- **What the task asks**
The reply should be one number: how many lines of the data below contain "site".

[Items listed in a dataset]
──────

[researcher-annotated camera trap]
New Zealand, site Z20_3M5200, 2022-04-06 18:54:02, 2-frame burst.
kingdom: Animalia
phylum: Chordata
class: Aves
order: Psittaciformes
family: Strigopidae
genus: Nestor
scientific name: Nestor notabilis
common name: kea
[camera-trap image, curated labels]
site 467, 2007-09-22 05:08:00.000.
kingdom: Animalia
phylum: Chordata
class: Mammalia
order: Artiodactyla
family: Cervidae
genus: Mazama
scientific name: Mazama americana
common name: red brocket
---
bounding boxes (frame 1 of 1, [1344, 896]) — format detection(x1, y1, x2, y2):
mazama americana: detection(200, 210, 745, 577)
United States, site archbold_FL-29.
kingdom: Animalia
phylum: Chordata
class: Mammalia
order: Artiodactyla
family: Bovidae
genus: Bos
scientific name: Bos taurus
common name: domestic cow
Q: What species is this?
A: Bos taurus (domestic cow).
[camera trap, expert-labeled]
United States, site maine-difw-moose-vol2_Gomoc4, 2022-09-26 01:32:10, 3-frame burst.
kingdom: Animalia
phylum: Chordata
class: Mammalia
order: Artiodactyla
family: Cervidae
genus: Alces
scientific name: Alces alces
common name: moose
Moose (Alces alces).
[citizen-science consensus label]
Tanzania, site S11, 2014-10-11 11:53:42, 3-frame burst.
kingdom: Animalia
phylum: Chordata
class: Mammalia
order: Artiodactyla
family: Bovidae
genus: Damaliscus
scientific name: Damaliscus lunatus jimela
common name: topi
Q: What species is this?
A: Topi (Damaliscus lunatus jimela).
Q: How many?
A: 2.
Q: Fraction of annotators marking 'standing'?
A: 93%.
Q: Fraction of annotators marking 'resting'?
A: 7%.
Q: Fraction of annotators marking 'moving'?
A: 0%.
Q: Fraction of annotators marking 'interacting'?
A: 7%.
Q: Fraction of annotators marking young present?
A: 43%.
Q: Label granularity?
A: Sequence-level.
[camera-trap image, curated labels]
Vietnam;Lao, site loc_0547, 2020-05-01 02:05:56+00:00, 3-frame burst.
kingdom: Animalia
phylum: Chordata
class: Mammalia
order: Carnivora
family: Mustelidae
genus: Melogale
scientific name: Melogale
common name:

──────

- **The completed task**
6